When data is skewed, the mean and median are different. The mean is pulled in the direction of the skew, so it's lower than the median on the left-skewed data, and higher than the median on the right-skewed data. Because the mean is pulled around by the extreme values, it's better to use the median since it's less affected by outliers.
Measure Of Spread:
What is Spread?
Spread is just what it sounds like - it describes how spread apart or close together the data points are. Just like measures of center, there are a few different measures of spread.
Variance
Average Distance from each data point to the data's mean
To calculate the variance, we start by calculating the distance between each point and the mean, so we get one number for every data point. We then square each distance and then add them all together. Finally, we divide the sum of squared distances by the number of data points minus 1, giving us the variance. The higher the variance, the more spread out the data is. It's important to note that the units of variance are squared, so in this case, it's 19-point-8 hours squared.

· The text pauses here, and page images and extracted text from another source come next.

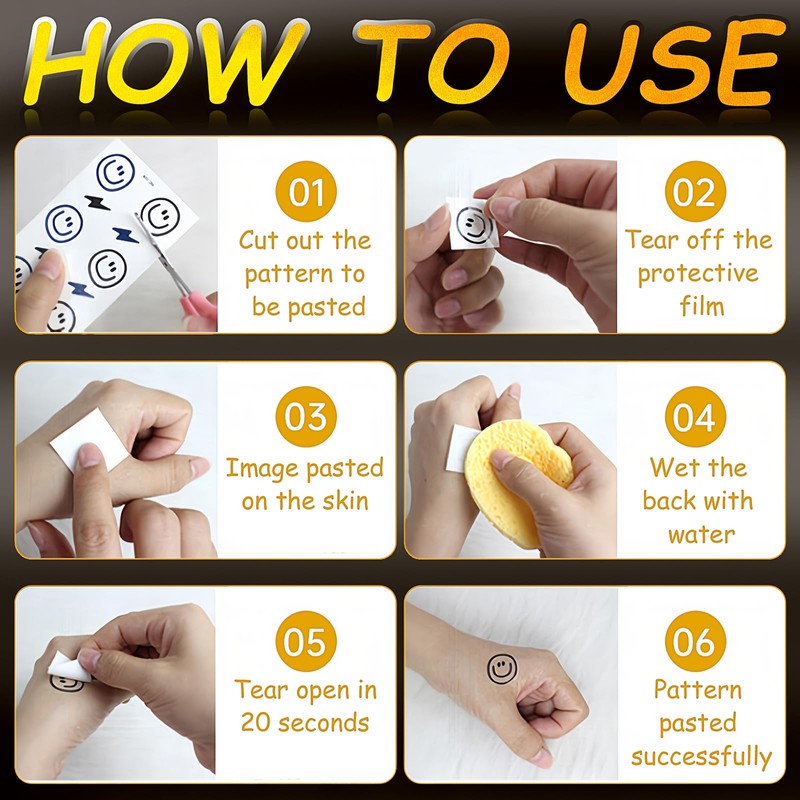 HOW TO USE

01
Cut out the pattern to be pasted

02
Tear off the protective film

03
Image pasted on the skin

04
Wet the back with water

05
Tear open in 20 seconds

06
Pattern pasted successfully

We can calculate the variance in one step using np-dot-var, setting the ddof argument to 1. If we don't specify ddof equals 1, a slightly different formula is used to calculate variance that should only be used on a full population, not a sample.
Standard Deviation
The standard deviation is another measure of spread, calculated by taking the square root of the variance. It can be calculated using np-dot-std. Just like np-dot-var, we need to set ddof to 1. The nice thing about standard deviation is that the units are usually easier to understand since they're not squared. It's easier to wrap your head around 4 and a half hours than 19-point-8 hours squared.

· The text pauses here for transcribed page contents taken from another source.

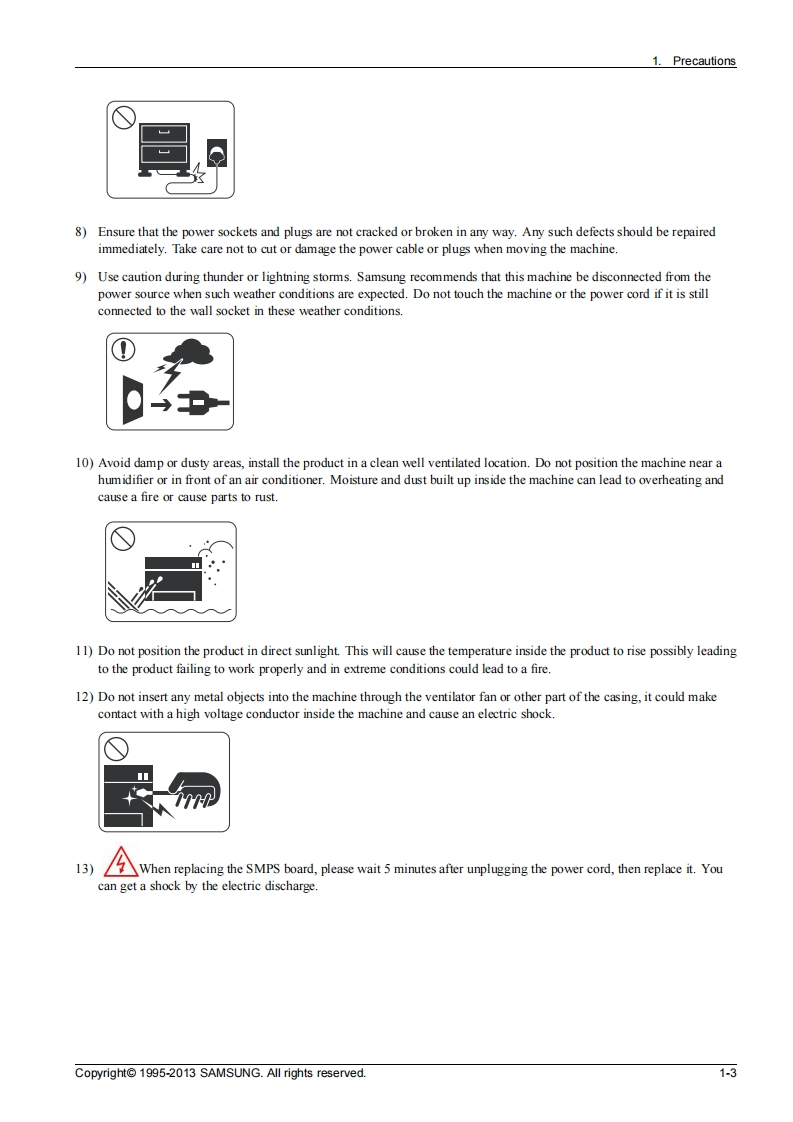 1. Precautions

8) Ensure that the power sockets and plugs are not cracked or broken in any way. Any such defects should be repaired immediately. Take care not to cut or damage the power cable or plugs when moving the machine.

9) Use caution during thunder or lightning storms. Samsung recommends that this machine be disconnected from the power source when such weather conditions are expected. Do not touch the machine or the power cord if it is still connected to the wall socket in these weather conditions.

10) Avoid damp or dusty areas, install the product in a clean well ventilated location. Do not position the machine near a humidifier or in front of an air conditioner. Moisture and dust built up inside the machine can lead to overheating and cause a fire or cause parts to rust.

11) Do not position the product in direct sunlight. This will cause the temperature inside the product to rise possibly leading to the product failing to work properly and in extreme conditions could lead to a fire.

12) Do not insert any metal objects into the machine through the ventilator fan or other part of the casing, it could make contact with a high voltage conductor inside the machine and cause an electric shock.

13) When replacing the SMPS board, please wait 5 minutes after unplugging the power cord, then replace it. You can get a shock by the electric discharge.

Copyright© 1995-2013 SAMSUNG. All rights reserved.
1-3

Mean Absolute Deviation : MAD
Mean absolute deviation takes the absolute value of the distances to the mean, and then takes the mean of those differences. While this is similar to standard deviation, it's not exactly the same. Standard deviation squares distances, so longer distances are penalized more than shorter ones, while mean absolute deviation penalizes each distance equally. One isn't better than the other, but SD is more common than MAD.
Quantile
Quantiles, also called percentiles, split up the data into some number of equal parts. Here, we call np-dot-quantile, passing in the column of interest, followed by point-5. This gives us 10-point-1 hours, so 50% of mammals in the dataset sleep less than 10-point-1 hours a day, and the other 50% sleep more than 10-point-1 hours, so this is exactly the same as the median. We can also pass in a list of numbers to get multiple quantiles at once. Here, we split the data into 4 equal parts. These are also called quartiles. This means that 25% of the data is between 1-point-9 and 7-point-85, another 25% is between 7-point-85 and 10-point-10, and so on.
BoxPlot
The boxes in box plots represent quartiles. The bottom of the box is the first quartile, and the top of the box is the third quartile. The middle line is the second quartile, or the median
Quantile using np.linespace
we split the data in five equal pieces, but we can also use np-dot-linspace as a shortcut, which takes in the starting number, the stopping number, and the number intervals. We can compute the same quantiles using np-dot-linspace starting at zero, stopping at one, splitting into 5 different intervals
IQR: Inter Quartile Range
The interquartile range, or IQR, is another measure of spread. It's the distance between the 25th and 75th percentile, which is also the height of the box in a boxplot. We can calculate it using the quantile function, or using the iqr function from scipy-dot-stats to get 5-point-9 hours.
Outliers
Outliers are data points that are substantially different from the others. But how do we know what a substantial difference is? A rule that's often used is that any data point less than the first quartile minus 1-point-5 times the IQR is an outlier, as well as any point greater than the third quartile plus 1-point-5 times the IQR.